> **Yang Perlu Dikerjakan**:
(a) Ulangi kata demi kata bagian tulisan tentang hoaks dan keamanan internet, dari "Selain itu, ciri" sampai "diskusi yang sehat.".
(b) Tuliskan kembali tanpa perubahan baris-baris entri, dari awal entri sampai baris yang memuat "[351,153,415,299]", baris itu juga disertakan.

> **Bagian Dokumen**:
====================

Selain itu, ciri hoaks yakni menggunakan argumen dan data yang sangat teknis supaya terlihat ilmiah dan dipercaya, artikel yang ditulis biasanya menyembunyikan fakta dan data, serta memelintir pernyataan narasumbernya.

Ia mengajak masyarakat untuk menjadikan ruang digital sebagai praktik kehidupan melalui aktivitas sehari-hari. Caranya dengan sebarkan konten positif, wujudkan cinta Tanah Air, promosikan gaya hidup yang berkualitas, menghargai, santun dan bermanfaat, ciptakan ruang diskusi yang sehat.

Sebagai pembicara terakhir, Isharsono mengatakan, pengertian digital safety adalah konsep penggunaan internet untuk melindungi diri sendiri serta orang lain dari kemungkinan bahaya atau risiko di dunia online.

“Sementara internet safety juga bisa diartikan sebagai konsep penggunaan internet secara bijak dan sesuai dengan etika atau norma yang berlaku, tanpa membahayakan keamanan diri sendiri maupun orang lain,” paparnya.

Dalam sesi KOL, Fadhil Achyari mengatakan, dampak positif internet yakni penyebaran informasi yang bisa kita dapatkan dalam waktu yang begitu cepat dan juga tepat, dalam artian bahwa apapun yang terjadi di belahan dunia manapun kita bisa dapatkan dalam hitungan detik.

“Tetapi sejalan dengan hal tersebut, dengan perkembangan teknologi informasi yang ada saat ini tidak bisa kita pungkiri bahwa adanya penyebaran informasi yang tidak benar dan tidak kredibel yang dianggap lumrah,” ujarnya.

Salah satu peserta bernama Himah Maulana menanyakan, bagaimana cara kita meyakinkan orang yang percaya informasi hoaks? Bahkan kita yang memberi tahu informasi yang benar, justru informasi yang benar ini yang disebut hoaks.

====================

> **Data Ditampilkan**:
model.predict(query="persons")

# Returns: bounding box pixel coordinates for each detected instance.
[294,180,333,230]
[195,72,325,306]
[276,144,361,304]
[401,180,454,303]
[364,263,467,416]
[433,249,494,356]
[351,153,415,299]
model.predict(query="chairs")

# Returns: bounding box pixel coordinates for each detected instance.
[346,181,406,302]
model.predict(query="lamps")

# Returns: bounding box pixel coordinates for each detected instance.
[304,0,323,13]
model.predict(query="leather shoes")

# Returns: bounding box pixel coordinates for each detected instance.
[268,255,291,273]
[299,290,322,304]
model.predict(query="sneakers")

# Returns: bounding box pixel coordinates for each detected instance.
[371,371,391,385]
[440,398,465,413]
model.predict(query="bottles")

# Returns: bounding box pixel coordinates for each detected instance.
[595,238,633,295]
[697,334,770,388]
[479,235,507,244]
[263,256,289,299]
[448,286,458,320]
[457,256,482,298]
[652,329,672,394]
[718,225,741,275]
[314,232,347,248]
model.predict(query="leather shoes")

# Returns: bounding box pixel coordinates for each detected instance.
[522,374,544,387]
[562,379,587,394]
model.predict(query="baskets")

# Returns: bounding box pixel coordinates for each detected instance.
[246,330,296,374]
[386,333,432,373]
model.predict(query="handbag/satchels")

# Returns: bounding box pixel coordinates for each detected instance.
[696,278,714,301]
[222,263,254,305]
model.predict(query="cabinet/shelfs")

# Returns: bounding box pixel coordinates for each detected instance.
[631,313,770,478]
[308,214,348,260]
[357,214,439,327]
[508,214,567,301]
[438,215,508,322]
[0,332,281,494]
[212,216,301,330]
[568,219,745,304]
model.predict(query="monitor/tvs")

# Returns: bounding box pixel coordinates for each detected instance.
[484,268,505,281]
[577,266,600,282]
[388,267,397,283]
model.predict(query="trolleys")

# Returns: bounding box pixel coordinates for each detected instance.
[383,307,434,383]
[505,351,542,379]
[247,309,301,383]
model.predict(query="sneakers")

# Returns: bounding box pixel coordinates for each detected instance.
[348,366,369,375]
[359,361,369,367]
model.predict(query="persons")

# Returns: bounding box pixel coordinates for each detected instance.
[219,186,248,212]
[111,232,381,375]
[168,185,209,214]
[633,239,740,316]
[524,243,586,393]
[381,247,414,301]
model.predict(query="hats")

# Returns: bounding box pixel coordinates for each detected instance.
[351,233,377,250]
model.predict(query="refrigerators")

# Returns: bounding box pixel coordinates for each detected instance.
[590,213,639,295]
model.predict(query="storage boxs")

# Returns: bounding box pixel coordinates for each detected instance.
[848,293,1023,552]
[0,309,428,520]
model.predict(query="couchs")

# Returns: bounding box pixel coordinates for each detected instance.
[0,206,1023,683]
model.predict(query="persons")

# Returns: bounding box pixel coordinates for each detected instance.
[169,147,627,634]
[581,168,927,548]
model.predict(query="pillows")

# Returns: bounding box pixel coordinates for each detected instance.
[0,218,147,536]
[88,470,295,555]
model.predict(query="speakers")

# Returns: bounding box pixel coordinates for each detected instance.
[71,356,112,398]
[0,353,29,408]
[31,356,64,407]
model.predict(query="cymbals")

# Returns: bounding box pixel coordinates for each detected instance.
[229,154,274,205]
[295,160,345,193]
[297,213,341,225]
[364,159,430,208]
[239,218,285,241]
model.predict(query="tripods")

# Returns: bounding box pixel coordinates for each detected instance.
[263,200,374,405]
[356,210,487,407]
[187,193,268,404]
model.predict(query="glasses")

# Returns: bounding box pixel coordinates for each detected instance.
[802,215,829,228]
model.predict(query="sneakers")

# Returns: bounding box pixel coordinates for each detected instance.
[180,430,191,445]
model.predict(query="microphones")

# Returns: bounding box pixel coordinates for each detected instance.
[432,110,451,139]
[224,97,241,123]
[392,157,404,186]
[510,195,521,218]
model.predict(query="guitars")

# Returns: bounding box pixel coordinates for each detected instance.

====================

> **Hasil Berurutan**:
(a)
Selain itu, ciri hoaks yakni menggunakan argumen dan data yang sangat teknis supaya terlihat ilmiah dan dipercaya, artikel yang ditulis biasanya menyembunyikan fakta dan data, serta memelintir pernyataan narasumbernya.

Ia mengajak masyarakat untuk menjadikan ruang digital sebagai praktik kehidupan melalui aktivitas sehari-hari. Caranya dengan sebarkan konten positif, wujudkan cinta Tanah Air, promosikan gaya hidup yang berkualitas, menghargai, santun dan bermanfaat, ciptakan ruang diskusi yang sehat.

(b)
model.predict(query="persons")

# Returns: bounding box pixel coordinates for each detected instance.
[294,180,333,230]
[195,72,325,306]
[276,144,361,304]
[401,180,454,303]
[364,263,467,416]
[433,249,494,356]
[351,153,415,299]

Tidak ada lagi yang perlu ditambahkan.